Cone-beam image reconstruction using spherical harmonics: Short-object problem with midsize-detector

Performing image reconstruction from cone-beam projections is required for both X-ray computed tomography (CT) and single photon emission computed tomography (SPECT). The Grangeat's algorithm consists of three stages: 1) obtaining the first derivative of the plane integral (3D Radon transform) from cone-beam projections, 2) rebinning the data and calculating the second derivative, and 3) reconstructing the image using the 3D Radon backprojection. Recently, a new implementation method of Grangeat's algorithm for the 1st stage using spherical harmonics, has been proposed for the short-object problem with a huge-detector [1- 2]. We have modified the method using spherical harmonics to solve the short-object problem with a midsize-detector.
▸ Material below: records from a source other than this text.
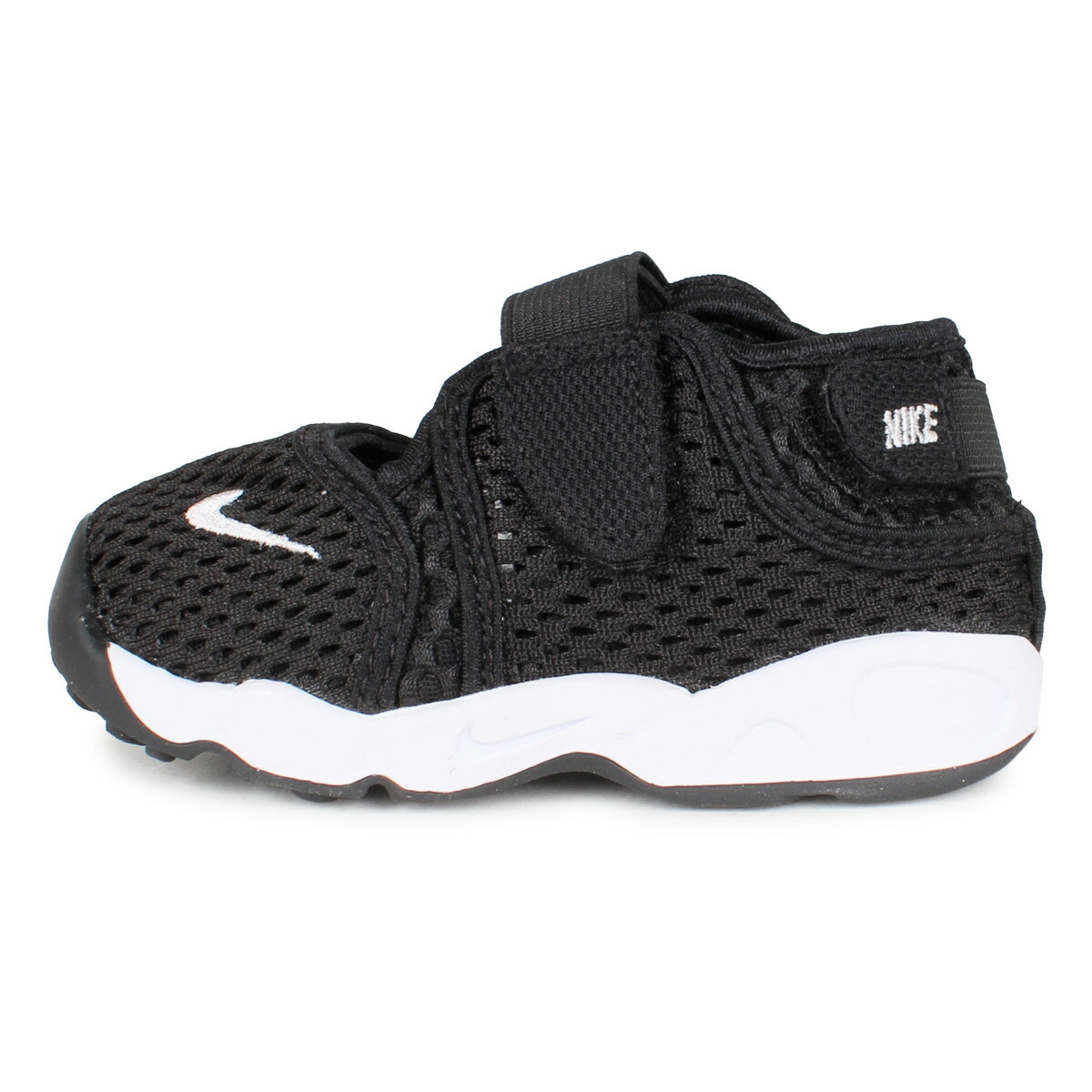楽天市場 ナイキ Nike リトルリフト スニーカー ベビー キッズ Little Rift Td Boys ブラック 黒 014 Goods Lab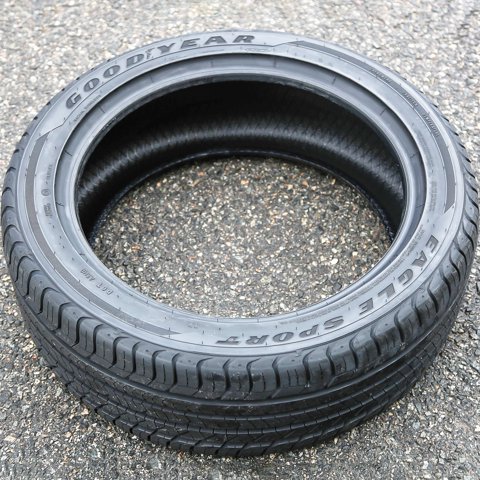 Tire Goodyear Eagle Sport TZ 225/55R17 97V Performance Fits: 2016-19 Chevrolet Malibu Hybrid, 2011-13 Chevrolet Impala LT simolary.com 13 Tire Goodyear Eagle Sport TZ 225/55R17 97V Performance Fits: 2016-19 Chevrolet Malibu Hybrid, 2011-13 Chevrolet Impala LT Simolary simolary.com 13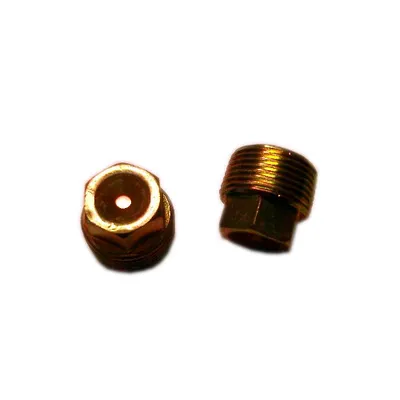 Ölablaßschraube Aussensechskant 17 mm konisch ohne Dichtung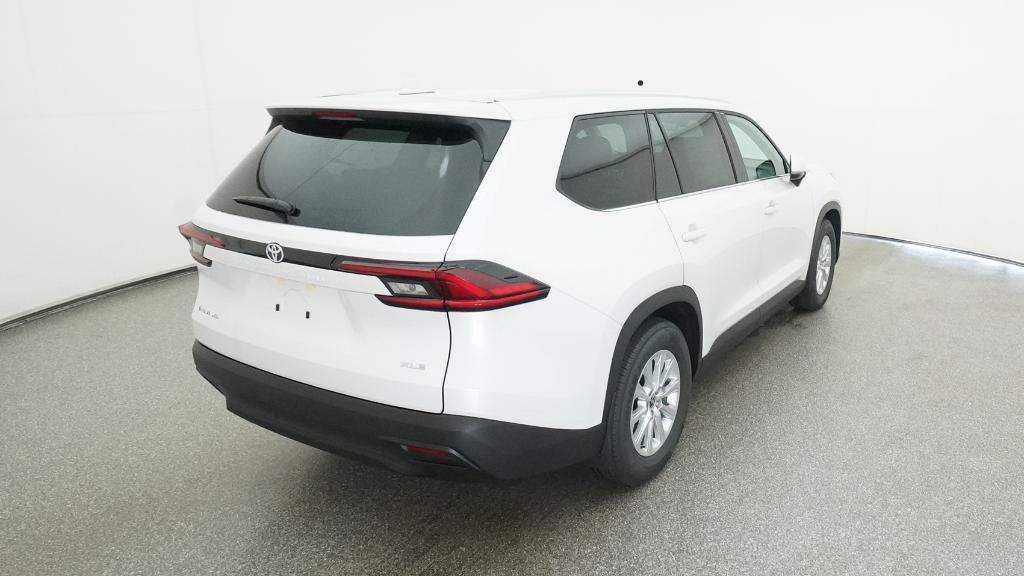 new 2025 Toyota Grand Highlander Hybrid car, priced at $53,612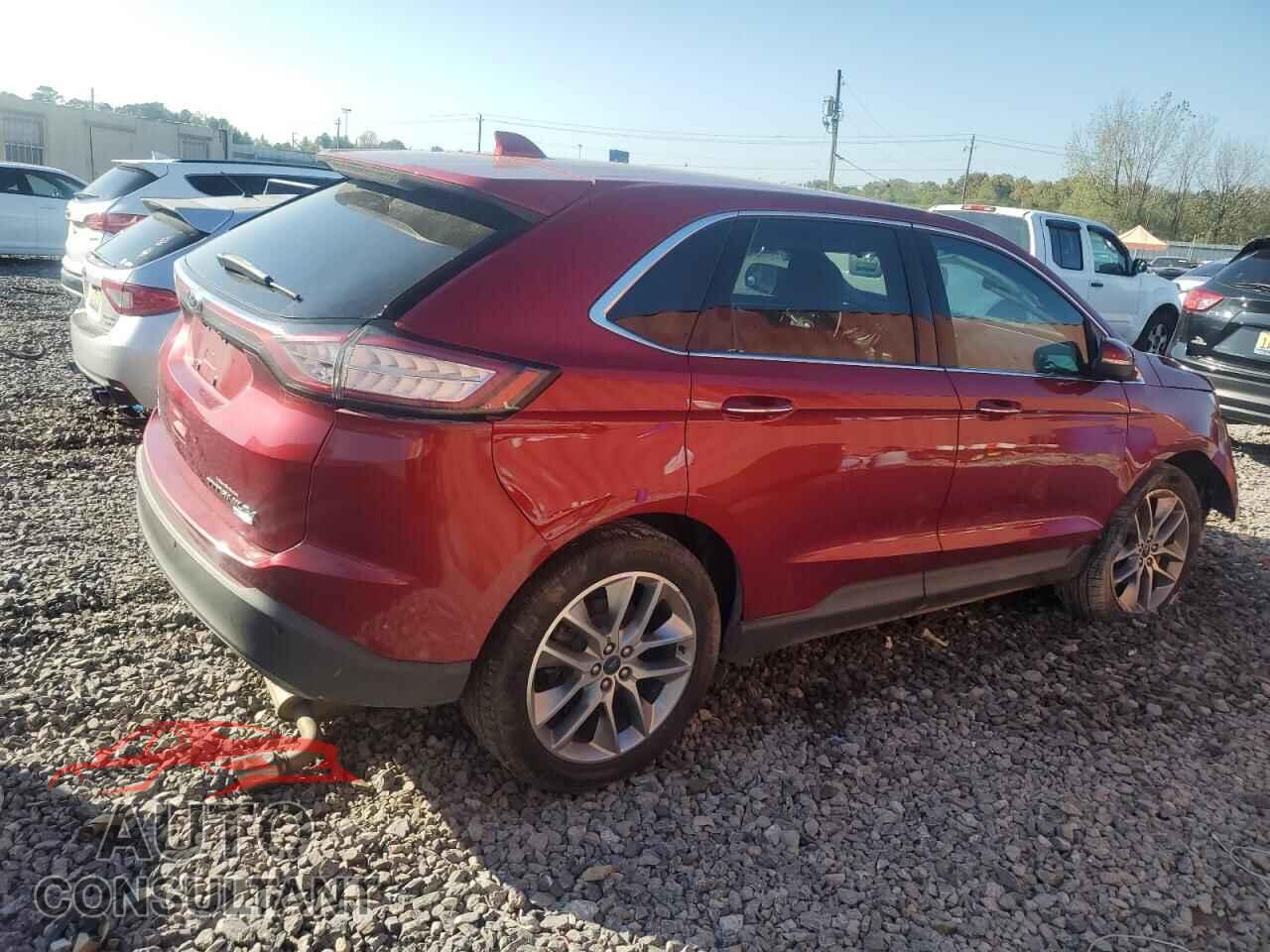 FORD EDGE 2017 - 2FMPK3K94HBC01170
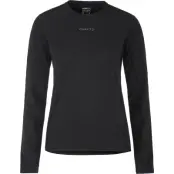 Craft ADV Essence LS Tee 2 W Långärmad T-shirt Black, M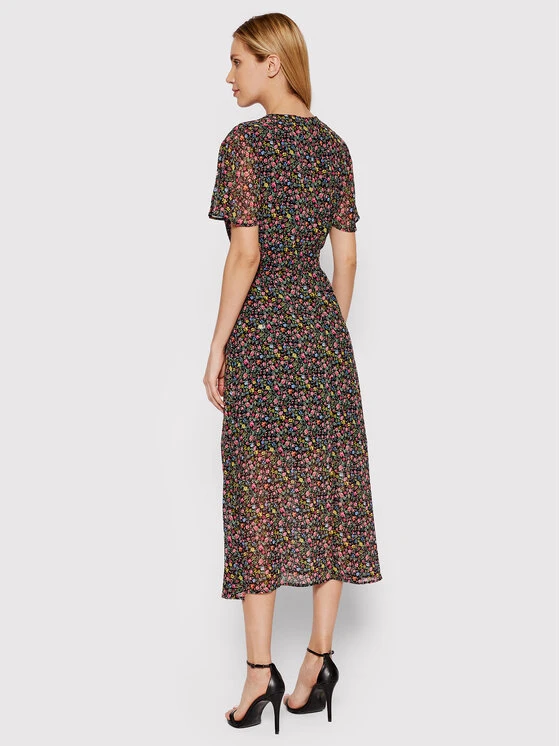 Sommerkleid Fresh Wind 3FB007 Schwarz Regular Fit 5 Sommerkleid Fresh Wind 3FB007 Schwarz Regular Fit – Bild 3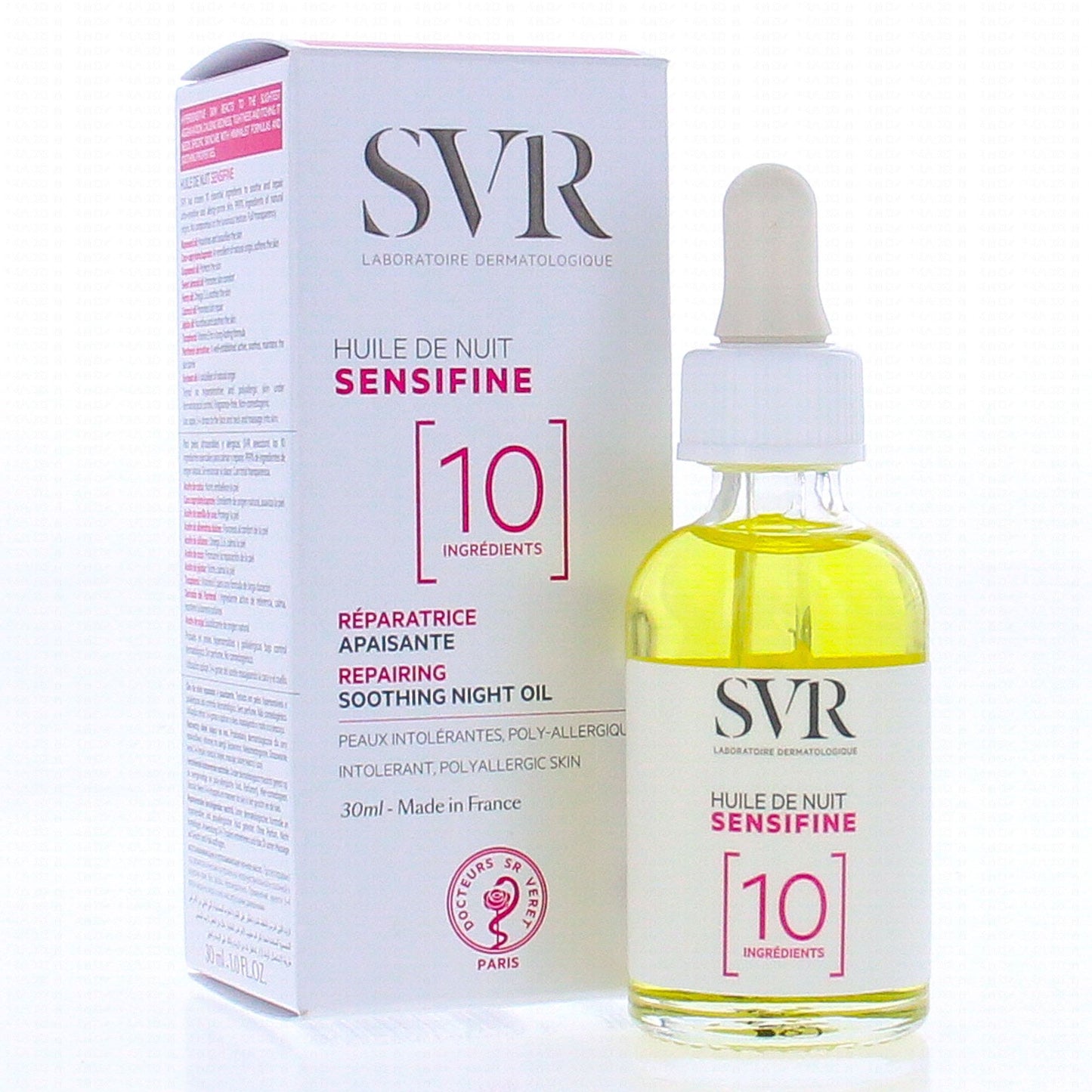 SVR HUILE DE NUIT SENSIFINE 30ml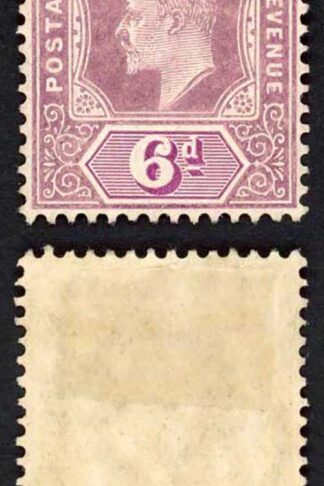 Cayman Is SG30a KEVII 6d Dull and Bright purple Wmk Mult CA M/M Cat 32 pounds
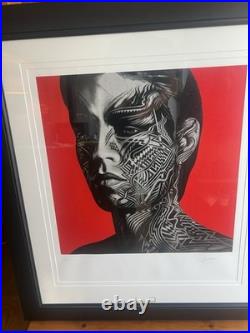 Rolling Stones tattoo you Print HG editions Framed Limited Edition signed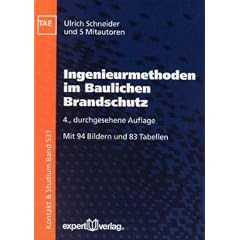 Ingenieurmethoden im Baulichen Brandschutz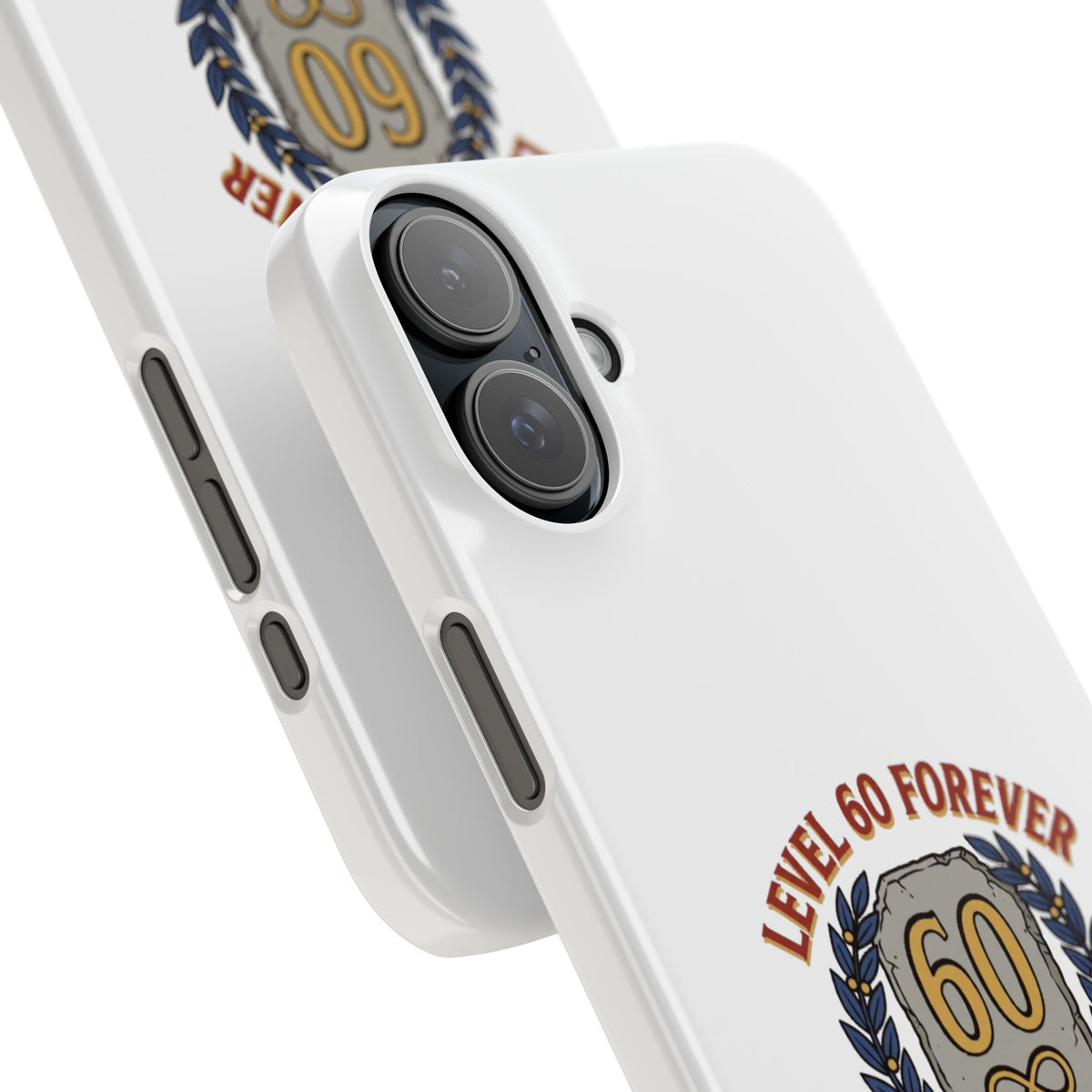 Level 60 Forever Slim Phone Case — 60th Birthday Gift, Milestone Celebration
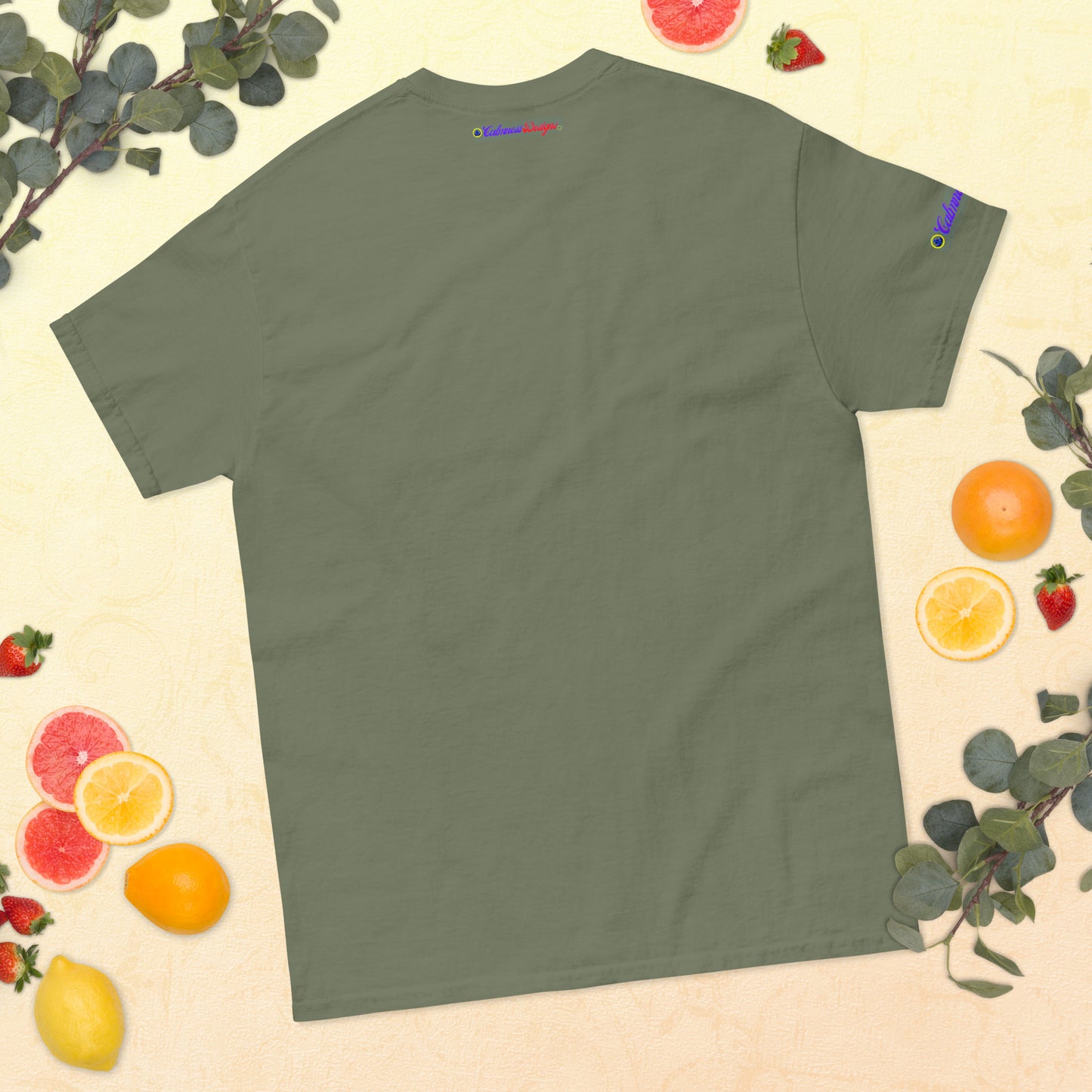 Wellness, Calmness Designs, Creative Designs, Men's classic tee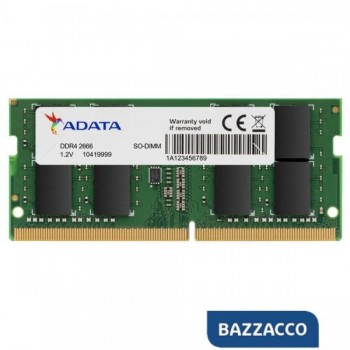 ADATA RAM SO-DIMM 4GB DDR4...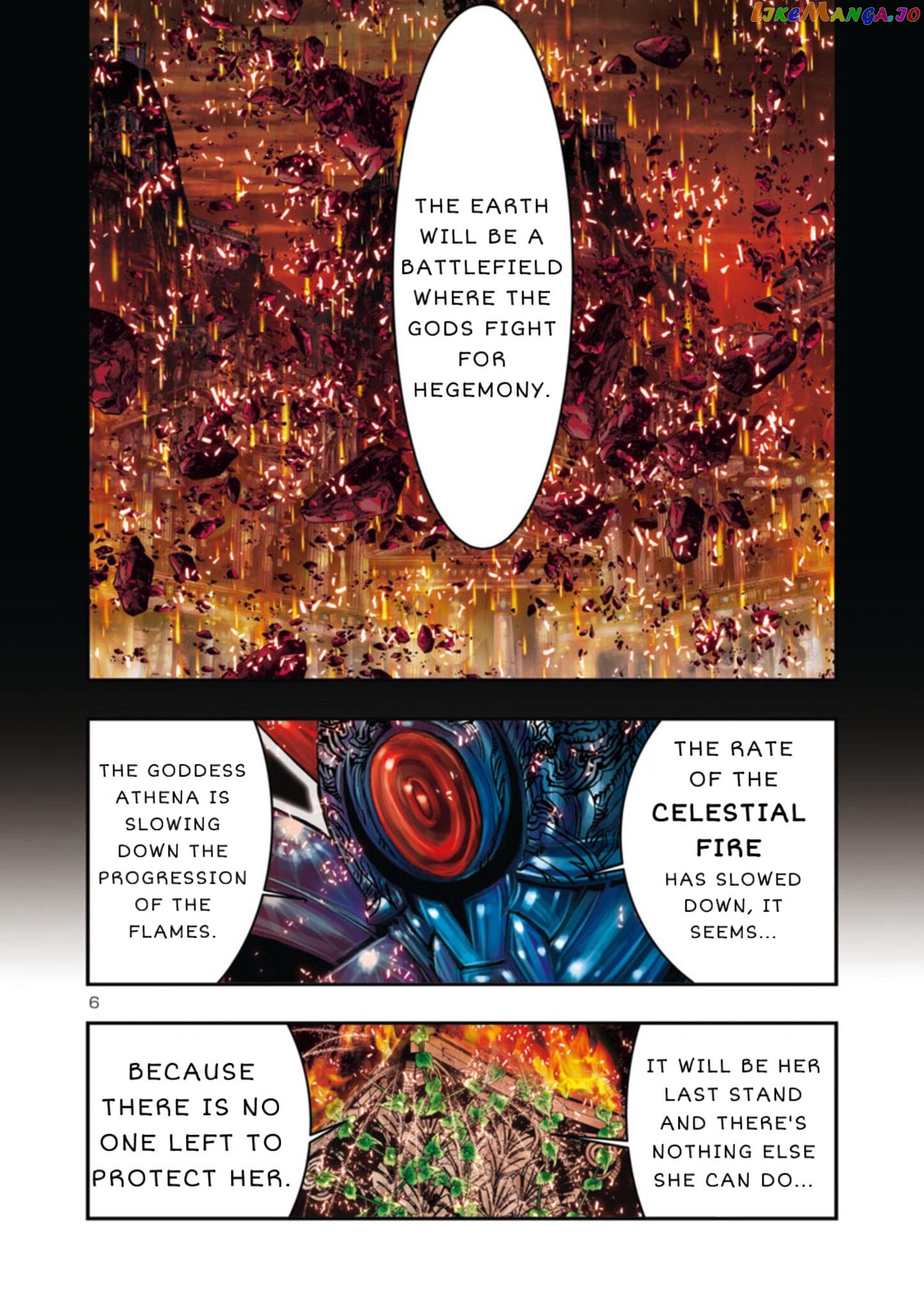 Saint Seiya - Episode G Requiem chapter 3 - page 5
The 1st stage can be described by the following three steps: 1a) masking the cone-beam projections at each cone vertex position, 1b) calculating partial data of the 1st derivative of the 3D Radon transform from masked data using spherical harmonics (similar to [1-2]), and 1c) obtaining complete data of the 1st derivative of the 3D Radon transform using the partial data at plural cone vertex positions. If the trajectory of the cone vertex satisfies Tuy's data sufficiency condition, the proposed algorithm provides an exact reconstruction. Computer simulations were performed to verify the approach.